While Clarisonic may be shutting down, its founder Dr. Robb Akridge is hoping to amplify the consumer usage of “beauty appliances” through his new venture Opulus.
Funded by angel investors and developed by multiple Clarisonic alums, his new company Opulus applies the Nespresso and Keurig business model to beauty via single-use pods. Launching this September, the Opulus Activator appliance melts and blends solid “opoules” into single-dose creams to then be immediately applied to the face. Akridge calls this a beauty “appliance” rather than a “device,” because it is not something used directly on the skin itself. It’s not the only company getting in on the single-dose trend in beauty: at CES in January 2020, former Foreo CEO Paul Peros debuted the Réduit One, which also uses single-dose pods to deliver active ingredients to hair. It hit the market on May 15.
“Clarisonic was about cleansing, and Clarisonic did that very well,” said Akridge. “But this product has so many different legs.” The brand is starting with a retinol product, but it plans to expand to other skin-care ingredients, as well as hair, body and color cosmetics products. The company is interested in partnering with different brands, as well — similarly to the fact that many coffee brands like Starbucks sell Keurig pods, for example. Akridge has already been in discussion with a hair-care brand.
Pods are solid on the outside and contain an active ingredient on the inside. They’re entirely melted with heat and then blended with a blade inside the wireless-charged appliance. The heat allows the cream to be “offered at peak potency,” said Opulus chief brand officer Michelle Balmer, who is also a Clarisonic alum. The brand is touting sustainability, calling the appliance a “forever bottle” and noting that all of the pods come in recyclable paper wrappers, rather than plastic.
“We know from reading the scientific literature that warm products absorb better,” said Akridge. “The other thing is that this is a retinol product, and we know that it needs certain enzymes to clip it and turn it to retinoic acid, which is the actual molecule that functions to give you those anti-aging benefits. Warm temperatures usually help the enzymes out that are in your skin.”

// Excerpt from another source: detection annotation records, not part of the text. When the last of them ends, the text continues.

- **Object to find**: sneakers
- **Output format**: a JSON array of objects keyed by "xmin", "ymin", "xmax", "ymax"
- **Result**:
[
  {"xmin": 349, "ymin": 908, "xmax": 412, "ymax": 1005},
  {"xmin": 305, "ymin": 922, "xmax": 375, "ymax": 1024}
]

The repeat purchases of skin-care products necessary for regular use of the appliance make for a business model with more recurring revenue per customer than Clarisonic. Clarisonic had attempted to encourage purchases beyond the device by introducing new attachments and its own line of skin-care products.

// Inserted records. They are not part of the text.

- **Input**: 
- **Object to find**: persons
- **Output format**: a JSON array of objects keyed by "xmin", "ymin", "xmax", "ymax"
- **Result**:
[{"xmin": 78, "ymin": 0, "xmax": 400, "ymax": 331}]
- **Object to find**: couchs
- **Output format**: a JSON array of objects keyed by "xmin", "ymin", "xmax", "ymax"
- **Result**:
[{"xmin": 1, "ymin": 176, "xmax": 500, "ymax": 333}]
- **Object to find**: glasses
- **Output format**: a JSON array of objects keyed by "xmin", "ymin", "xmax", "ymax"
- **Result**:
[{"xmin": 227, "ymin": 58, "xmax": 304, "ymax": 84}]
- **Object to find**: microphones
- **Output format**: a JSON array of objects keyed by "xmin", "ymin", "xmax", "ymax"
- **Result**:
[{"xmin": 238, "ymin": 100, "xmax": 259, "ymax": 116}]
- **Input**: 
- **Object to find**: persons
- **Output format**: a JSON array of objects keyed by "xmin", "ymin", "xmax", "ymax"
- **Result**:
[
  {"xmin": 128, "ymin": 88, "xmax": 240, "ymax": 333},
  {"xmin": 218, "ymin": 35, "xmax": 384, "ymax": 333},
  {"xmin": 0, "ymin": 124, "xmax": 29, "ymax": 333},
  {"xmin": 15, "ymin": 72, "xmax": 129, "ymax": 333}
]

When asked for his opinion on L’Oréal’s decision to shut down Clarisonic on September 30 this year, Akridge said that the conglomerate had “never sold a device before, so it’s not really their main focus.” He added, “It’s sort of a unique item within their category, their portfolio, and I’m sure they tried their best. I don’t know the reasons why.”

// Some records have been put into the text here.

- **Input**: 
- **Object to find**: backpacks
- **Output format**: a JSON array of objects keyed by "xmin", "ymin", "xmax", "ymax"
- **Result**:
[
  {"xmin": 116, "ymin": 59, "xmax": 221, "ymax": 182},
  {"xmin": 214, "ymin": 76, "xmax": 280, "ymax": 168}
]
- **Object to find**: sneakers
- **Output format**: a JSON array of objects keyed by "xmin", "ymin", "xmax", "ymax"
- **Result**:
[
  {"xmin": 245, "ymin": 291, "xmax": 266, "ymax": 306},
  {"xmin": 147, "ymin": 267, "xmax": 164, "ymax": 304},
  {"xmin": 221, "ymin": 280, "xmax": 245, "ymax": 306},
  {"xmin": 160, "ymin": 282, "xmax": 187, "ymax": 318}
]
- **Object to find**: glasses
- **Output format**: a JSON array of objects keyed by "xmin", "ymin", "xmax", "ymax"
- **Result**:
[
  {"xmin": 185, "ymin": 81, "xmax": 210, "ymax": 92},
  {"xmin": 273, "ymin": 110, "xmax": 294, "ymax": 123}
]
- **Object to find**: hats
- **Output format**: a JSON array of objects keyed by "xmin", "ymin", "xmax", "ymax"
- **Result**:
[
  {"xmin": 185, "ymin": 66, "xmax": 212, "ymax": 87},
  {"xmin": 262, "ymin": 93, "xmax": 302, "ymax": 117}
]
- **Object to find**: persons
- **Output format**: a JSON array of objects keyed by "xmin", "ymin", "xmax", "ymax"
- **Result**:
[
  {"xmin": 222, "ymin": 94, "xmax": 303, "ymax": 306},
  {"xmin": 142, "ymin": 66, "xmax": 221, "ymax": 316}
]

The key to Opulus’ success will be convincing consumers to make the initial investment in the appliance itself, which will be priced around $300; after that, they can buy the opoules at a range of prices. With less foot traffic in physical retailers due to Covid-19, that will mean persuading shoppers to make a purchase without seeing or trying the appliance in person.
“A year ago, I would have said, ‘Well, we’re a luxury brand; we’re going to start out at the luxury pyramid.’ We’d go to Bergdorf Goodman, and we’d cascade down to be in Saks Fifth Avenue and Nordstrom,” said Akridge. Now, the focus will be much more on the brand’s website: “Retail was already on its way out. There are less people in the stores. I think that the Covid-19 crisis has accelerated what they needed to do. Most brick-and-mortar retailers are pivoting as fast as they can to a dot-com approach to business,” he said.
This lower foot traffic in stores means that sampling is “going to be a big challenge,” said Akridge, but the brand will use video to educate consumers about the product online. Once the device purchase is made, sample opoules can be sent with online orders.
“We couldn’t sample Clarisonic, either, and so it’s really about creating a relationship and goodwill with the consumer,” said Balmer, who noted that a warranty and money-back guarantee will be key. “We have to woo them, and they have to believe in us for them to take that leap of faith and to try something new.”
After working with a 42-person focus group, Akridge said that one key to building trust will be dermatologist partners that the brand is currently lining up. “We know that one thing that is very strong, in the consumer’s eyes, is the belief that the doctors believe in it.”
Balmer said the company will be working with select dermatologists to communicate the education story in late September or early October, but didn’t elaborate.
As the single-dose model in beauty has caught on more strongly in Asia with the popularity of individual ampoules, the company is also in talks with Joyce Beauty to sell in China “as soon as possible,” said Balmer.
When it comes to the possibility of launching in traditional U.S. retailers, Akridge said the brand, like many others, will be taking it day by day. “We’ll see what happens with the world in the next five months.”